Last night, Kansas Governor and HHS secretary nominee Kathleen Sebelius vetoed a bill that would have placed more stringent restrictions on late-term abortions in Kansas. The timing of her veto is not good. The vast majority of Americans and Kansans do not approve of late-term abortion, and conservatives had hoped that she wouldn’t take the politically bold move of vetoing the bill during her confirmation process. Her confirmation has taken longer than expected because of revelations about her extreme pro-abortion stance and the close ties she has with notorious Kansas late term abortion provider George Tiller. Most notably, she failed to disclose donations she received from Dr. Tiller, first reporting only $12,450 in contributions and then admitting to an additional $23,000 after pro-life groups exposed the ties.

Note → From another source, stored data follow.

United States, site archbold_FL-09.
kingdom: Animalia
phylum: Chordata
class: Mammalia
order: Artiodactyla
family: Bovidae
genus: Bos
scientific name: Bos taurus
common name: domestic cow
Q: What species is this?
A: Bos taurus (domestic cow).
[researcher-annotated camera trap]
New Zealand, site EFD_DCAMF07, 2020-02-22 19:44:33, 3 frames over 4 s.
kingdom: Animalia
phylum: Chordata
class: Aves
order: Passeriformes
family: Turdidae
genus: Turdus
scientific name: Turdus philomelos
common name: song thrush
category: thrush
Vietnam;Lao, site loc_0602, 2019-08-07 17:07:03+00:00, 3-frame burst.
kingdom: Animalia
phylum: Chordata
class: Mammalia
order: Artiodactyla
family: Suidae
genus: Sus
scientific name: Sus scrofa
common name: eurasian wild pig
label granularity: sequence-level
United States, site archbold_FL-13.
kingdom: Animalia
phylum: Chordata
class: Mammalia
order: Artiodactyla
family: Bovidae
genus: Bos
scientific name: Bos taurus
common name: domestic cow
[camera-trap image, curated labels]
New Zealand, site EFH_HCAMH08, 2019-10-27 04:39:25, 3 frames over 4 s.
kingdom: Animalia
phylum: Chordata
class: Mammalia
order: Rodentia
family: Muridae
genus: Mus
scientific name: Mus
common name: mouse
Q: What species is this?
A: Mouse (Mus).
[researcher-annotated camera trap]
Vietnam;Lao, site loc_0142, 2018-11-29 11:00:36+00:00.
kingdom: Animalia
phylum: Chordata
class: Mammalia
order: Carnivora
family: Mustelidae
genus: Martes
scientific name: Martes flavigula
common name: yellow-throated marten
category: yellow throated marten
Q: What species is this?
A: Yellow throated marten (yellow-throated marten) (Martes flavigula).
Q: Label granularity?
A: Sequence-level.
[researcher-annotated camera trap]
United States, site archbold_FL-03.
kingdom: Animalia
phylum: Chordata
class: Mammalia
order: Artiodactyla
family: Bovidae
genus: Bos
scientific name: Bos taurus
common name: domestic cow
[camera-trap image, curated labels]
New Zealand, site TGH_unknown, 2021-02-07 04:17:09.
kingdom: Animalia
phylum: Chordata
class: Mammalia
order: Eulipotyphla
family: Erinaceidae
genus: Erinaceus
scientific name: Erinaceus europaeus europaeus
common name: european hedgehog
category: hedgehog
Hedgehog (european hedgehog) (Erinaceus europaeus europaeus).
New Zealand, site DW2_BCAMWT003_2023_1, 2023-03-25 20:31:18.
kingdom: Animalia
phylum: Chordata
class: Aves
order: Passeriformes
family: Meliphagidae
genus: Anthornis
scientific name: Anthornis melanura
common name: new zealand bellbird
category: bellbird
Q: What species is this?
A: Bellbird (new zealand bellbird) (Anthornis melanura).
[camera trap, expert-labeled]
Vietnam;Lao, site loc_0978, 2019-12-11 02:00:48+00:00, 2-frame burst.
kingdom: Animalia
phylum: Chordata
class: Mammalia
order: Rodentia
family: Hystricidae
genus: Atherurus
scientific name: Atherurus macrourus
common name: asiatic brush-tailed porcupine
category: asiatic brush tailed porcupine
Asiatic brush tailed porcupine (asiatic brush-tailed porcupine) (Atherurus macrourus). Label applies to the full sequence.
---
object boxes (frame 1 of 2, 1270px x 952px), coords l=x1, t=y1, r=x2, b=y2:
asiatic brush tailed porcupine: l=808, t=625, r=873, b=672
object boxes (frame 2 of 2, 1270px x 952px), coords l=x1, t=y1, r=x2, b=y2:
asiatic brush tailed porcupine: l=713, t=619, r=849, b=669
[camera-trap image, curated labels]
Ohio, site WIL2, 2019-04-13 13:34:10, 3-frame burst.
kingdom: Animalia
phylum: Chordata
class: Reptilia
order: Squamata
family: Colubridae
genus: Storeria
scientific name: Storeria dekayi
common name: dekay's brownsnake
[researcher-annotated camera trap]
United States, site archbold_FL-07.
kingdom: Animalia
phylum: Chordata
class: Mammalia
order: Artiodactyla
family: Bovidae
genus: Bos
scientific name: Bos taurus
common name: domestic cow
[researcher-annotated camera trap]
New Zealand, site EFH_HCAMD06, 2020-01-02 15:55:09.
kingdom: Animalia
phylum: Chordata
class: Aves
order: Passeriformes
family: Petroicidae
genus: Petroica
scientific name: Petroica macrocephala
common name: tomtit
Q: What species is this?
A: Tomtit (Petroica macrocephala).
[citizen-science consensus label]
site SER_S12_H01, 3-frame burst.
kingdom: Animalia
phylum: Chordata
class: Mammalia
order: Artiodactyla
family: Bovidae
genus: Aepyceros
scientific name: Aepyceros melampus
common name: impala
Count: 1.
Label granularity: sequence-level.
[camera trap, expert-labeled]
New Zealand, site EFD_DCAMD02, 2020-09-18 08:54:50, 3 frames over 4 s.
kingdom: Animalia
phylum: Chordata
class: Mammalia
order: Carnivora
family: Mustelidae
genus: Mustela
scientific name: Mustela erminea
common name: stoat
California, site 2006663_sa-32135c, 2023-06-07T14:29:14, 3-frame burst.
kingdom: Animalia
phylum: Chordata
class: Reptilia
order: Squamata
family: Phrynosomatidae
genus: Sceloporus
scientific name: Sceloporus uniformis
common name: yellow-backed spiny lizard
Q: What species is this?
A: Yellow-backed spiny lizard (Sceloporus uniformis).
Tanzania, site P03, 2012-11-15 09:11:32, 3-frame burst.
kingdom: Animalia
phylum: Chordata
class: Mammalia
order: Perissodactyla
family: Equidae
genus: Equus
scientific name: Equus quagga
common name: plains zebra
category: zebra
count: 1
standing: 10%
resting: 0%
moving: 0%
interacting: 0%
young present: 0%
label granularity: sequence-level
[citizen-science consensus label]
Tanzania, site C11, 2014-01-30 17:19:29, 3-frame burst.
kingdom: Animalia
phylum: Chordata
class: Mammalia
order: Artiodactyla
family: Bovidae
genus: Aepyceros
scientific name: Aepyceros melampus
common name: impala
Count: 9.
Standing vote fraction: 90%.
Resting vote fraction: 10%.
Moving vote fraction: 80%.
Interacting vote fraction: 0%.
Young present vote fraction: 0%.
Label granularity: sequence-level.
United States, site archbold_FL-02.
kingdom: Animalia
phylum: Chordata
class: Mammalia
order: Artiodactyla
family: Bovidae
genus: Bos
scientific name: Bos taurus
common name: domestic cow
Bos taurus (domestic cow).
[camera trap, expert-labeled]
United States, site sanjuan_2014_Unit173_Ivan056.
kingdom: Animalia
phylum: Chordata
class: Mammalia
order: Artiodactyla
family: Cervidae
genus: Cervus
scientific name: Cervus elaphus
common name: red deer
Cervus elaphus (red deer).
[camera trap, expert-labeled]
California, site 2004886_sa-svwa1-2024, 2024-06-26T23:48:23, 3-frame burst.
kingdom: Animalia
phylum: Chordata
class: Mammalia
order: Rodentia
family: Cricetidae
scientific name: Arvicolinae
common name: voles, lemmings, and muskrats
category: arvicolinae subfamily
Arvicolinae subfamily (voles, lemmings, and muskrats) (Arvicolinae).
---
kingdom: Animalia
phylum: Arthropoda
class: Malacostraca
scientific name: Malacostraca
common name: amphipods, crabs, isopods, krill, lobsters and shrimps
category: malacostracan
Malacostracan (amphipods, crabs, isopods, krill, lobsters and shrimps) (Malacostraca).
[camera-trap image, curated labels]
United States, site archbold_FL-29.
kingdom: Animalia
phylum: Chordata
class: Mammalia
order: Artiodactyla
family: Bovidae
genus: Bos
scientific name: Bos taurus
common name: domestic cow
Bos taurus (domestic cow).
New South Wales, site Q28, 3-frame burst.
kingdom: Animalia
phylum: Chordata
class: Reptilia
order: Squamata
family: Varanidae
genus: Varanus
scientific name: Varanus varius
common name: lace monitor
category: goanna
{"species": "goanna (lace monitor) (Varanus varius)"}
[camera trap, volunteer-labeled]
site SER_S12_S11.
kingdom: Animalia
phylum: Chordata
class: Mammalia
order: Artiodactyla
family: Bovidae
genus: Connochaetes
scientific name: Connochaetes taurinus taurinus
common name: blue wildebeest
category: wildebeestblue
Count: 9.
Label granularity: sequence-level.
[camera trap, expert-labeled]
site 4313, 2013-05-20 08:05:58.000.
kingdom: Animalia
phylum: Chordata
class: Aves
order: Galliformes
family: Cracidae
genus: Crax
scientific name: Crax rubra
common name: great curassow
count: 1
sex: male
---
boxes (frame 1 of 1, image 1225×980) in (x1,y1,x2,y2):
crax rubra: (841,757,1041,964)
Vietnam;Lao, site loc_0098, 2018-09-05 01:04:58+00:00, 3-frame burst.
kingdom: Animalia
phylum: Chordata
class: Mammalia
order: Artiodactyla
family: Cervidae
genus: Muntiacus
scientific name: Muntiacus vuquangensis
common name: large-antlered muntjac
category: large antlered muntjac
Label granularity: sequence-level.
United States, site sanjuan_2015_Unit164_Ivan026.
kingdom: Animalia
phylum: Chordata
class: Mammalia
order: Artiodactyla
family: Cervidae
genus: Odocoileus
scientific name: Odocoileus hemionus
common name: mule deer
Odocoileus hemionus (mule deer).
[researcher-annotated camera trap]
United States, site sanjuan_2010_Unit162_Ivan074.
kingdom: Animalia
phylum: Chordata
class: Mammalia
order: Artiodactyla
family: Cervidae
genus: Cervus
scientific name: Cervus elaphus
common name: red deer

In fact, just yesterday RNC chief Michael Steele took the step of releasing a statement on Sebelius’s abortion industry ties: “Significant questions remain about Gov. Kathleen Sebelius’ evolving relationship with a late-term abortion doctor as well as about her position on the practice of late-term abortions…If Gov. Sebelius and the Obama administration are unwilling to answer these questions, President Obama should withdraw her nomination.”
Prior to yesterday, Sebelius’s history of vetoing abortion restrictions and her history of close association with Tiller showed that abortion was one of her priorities. She was close enough to the abortion industry for the Washington Times to suggest that nominating her to the bureacracy that would regulate that industry constitutes a conflict of interest, much like nominating the head of an investment bank to regulate his competitors.
By casting an unpopular veto during a closely-watched nomination, though, Sebelius has shown that her stance on abortion is not just one item on the agenda — she prioritizes abortion even above her own political future. Access to late-term abortions in Kansas is apparently something she is willing to sacrifice for.